The top U.S. general in Afghanistan (search) on Tuesday promised "rapid action" on an internal review of Afghan jails where at least three prisoners have died, but said details of techniques used there will remain classified.

The U.S. military ordered the review last month as the scandal over prisoner abuse in Iraq drew new attention to long-standing allegations of mistreatment in Afghanistan.

"I intend to take rapid action on any area of concern which he identifies," Lt. Gen. David Barno said of the report to be presented mid-June by his operational deputy Big. Gen. Charles Jacoby.

But Barno said he would reveal publicly only "some of the key conclusions."

He said he expected some of the results "would be classified in terms of the specific techniques," said Barno. He did not say whether he meant interrogation or incarceration practices, or both.

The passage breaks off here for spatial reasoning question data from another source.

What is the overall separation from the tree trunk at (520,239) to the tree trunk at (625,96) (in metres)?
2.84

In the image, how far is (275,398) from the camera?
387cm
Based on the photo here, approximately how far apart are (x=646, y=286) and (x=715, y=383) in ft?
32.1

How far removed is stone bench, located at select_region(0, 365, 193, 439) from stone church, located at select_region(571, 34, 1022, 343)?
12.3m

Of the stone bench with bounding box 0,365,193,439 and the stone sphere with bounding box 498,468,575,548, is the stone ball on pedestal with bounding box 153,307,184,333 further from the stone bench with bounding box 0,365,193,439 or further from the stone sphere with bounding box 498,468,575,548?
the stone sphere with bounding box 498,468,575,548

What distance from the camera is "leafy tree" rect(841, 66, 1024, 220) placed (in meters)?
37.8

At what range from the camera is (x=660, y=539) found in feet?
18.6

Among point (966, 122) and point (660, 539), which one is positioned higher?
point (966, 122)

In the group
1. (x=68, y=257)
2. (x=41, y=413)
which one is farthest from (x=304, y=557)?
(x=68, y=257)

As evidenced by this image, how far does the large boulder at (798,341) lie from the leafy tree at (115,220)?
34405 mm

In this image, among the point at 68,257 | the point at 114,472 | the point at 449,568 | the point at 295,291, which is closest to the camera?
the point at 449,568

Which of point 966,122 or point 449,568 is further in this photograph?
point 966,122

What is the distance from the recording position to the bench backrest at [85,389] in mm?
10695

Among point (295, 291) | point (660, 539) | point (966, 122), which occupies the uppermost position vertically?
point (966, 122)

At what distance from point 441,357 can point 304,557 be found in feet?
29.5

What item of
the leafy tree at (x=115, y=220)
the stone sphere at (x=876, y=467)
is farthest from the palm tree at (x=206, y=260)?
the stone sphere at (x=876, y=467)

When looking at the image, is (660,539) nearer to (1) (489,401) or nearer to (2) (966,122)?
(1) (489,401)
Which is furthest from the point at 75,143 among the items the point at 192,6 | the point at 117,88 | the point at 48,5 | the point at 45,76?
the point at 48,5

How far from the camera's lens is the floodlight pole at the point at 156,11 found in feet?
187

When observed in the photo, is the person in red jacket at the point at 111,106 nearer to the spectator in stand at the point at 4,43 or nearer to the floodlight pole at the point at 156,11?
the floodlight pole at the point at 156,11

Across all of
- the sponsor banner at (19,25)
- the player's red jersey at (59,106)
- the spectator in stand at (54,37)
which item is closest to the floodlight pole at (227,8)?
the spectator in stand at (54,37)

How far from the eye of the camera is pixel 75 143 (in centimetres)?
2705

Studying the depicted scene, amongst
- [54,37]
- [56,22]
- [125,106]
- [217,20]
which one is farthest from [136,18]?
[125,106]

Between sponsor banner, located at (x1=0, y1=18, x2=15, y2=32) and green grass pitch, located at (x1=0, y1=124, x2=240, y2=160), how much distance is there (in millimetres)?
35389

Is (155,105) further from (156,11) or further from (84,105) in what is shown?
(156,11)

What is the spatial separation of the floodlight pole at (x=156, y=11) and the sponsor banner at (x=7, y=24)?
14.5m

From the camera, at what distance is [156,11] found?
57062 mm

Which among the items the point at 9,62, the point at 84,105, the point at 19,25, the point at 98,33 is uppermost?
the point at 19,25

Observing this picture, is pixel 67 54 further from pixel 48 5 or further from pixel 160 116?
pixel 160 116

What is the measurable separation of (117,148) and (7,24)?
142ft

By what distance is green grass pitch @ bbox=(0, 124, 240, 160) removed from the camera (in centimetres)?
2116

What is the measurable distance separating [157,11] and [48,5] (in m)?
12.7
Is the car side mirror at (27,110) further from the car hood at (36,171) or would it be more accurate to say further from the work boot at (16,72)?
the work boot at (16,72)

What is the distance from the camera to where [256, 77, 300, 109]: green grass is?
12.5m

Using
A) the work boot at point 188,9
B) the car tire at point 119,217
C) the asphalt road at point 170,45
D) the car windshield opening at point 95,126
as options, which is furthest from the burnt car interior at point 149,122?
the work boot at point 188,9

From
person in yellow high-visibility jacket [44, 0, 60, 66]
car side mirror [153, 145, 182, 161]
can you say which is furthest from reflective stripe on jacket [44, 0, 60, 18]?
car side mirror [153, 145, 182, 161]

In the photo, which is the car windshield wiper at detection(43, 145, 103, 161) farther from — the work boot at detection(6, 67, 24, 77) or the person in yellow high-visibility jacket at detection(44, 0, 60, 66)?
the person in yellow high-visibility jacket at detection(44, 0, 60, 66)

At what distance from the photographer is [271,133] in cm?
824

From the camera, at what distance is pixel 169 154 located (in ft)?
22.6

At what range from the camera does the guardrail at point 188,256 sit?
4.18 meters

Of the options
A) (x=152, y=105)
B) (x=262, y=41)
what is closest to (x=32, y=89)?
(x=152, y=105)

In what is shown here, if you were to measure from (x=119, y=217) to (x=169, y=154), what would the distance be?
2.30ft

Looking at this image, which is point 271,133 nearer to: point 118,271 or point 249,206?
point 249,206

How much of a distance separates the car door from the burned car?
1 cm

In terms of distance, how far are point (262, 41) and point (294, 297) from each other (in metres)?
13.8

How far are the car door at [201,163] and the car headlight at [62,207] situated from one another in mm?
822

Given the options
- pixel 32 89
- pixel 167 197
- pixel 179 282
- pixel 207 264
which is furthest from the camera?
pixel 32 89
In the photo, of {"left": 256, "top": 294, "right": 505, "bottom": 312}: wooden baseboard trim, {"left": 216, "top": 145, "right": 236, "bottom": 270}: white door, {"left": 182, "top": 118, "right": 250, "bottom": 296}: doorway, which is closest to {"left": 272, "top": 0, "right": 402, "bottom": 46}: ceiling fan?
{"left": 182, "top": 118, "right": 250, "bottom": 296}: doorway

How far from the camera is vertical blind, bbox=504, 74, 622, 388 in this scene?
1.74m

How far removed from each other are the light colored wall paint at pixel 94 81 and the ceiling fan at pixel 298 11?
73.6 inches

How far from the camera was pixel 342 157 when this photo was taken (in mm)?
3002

Concern about U.S. jails in Afghanistan centers on the deaths of two detainees at the main Bagram facility, north of Kabul, in December 2002. Both were ruled homicides after autopsies found the men died from "blunt-force injuries."

The military says it has made unspecified changes to its prison regime as a result of the deaths. But the army has yet to release results of its criminal investigations.

The death of another detainee in eastern Afghanistan in June 2003 is also under investigation by the CIA and allegations of mistreatment brought by two former detainees last month — including beatings, hooding and shackling as well as sexual abuse — prompted two more investigations.

Jacoby is visiting about 20 U.S. detention facilities in Afghanistan, most of them at remote bases in the south and east of the country where some 20,000 mainly American soldiers are battling a virulent Taliban (search)-led insurgency.

Some 2,000 prisoners in all had been held at the jails since U.S. troops entered Afghanistan in late 2001, Barno said, adding that nearly 400 were currently in custody.

Barno said that the techniques used to extract intelligence from prisoners since he took command last fall had been "extremely useful" in helping field commanders identify targets and protect their own troops.

But "regardless of any intelligence value, I will tell you without hesitation that intelligence procedures have got to be done in accordance with the appropriate standards," Barno said.

Barno said that he expected that "all of our forces will treat every detainee here with dignity and respect ... while maintaining necessary operational security for our soldiers."

The military has resisted pressure to open its holding facilities to outside scrutiny.

Barno said that he would decide this week whether to grant the International Committee of the Red Cross (search), which already visits Bagram, access to its jail at Kandahar, the main military base in the south.